6. Comparison with Base64

   In a UTF-8 encoded XML entity, Base85-encoded data will be about 25
   percent larger than the unencoded data.  In other character
   encodings, such as UTF-16, Base85 may be far from optimal, but it
   will still compare favorably with Base64.

   Asymptotically, Base85 encoded data requires 15/16 (93.75%) of the
   storage needed by Base64.  For long runs of zero bytes, the asymptote
   shrinks to 3/16 (18.75%).  The comparison is slightly more favorable
   for shorter blocks of data.  Ignoring zero-compression, data blocks
   of 1 to 32 bytes in length will require, on average, 89.84% of the
   space needed by Base64 (this is largely due to the padding
   requirement in Base64).  In particular, 128-bit numbers can be
   represented with just 20 characters in Base85, compared to 24 in
   Base64, so the ratio is 83.33% for that common case.

   Put another way, Base85 asymptotically has only 3/4 of the overhead
   of Base64 (in a UTF-8 encoded entity).  For a 128-bit number, it has
   1/2 the overhead.


Security Considerations

   When implementing base encoding and decoding, care should be taken
   not to introduce vulnerabilities to buffer overflow attacks, or other
   attacks on the implementation.  A decoder should not break on invalid
   input including, for example, embedded NUL characters (ASCII 0).

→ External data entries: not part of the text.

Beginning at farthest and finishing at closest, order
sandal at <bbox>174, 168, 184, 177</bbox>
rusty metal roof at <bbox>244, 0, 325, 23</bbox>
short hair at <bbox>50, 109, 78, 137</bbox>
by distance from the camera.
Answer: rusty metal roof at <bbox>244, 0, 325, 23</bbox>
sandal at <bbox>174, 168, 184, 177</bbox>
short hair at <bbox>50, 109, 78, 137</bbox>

   If invalid digits are ignored, instead of causing rejection of the
   entire encoding (as recommended), a covert channel that can be used
   to "leak" information is made possible.  The implications of this
   should be understood in applications that do not follow the
   recommended practice.  Whitespace in the midst of Base85-encoded data
   in XML documents can of course form such a covert channel.  However,
   this is true for all whitespace in an XML document, so applications
   that read and write XML documents must be aware of this anyway.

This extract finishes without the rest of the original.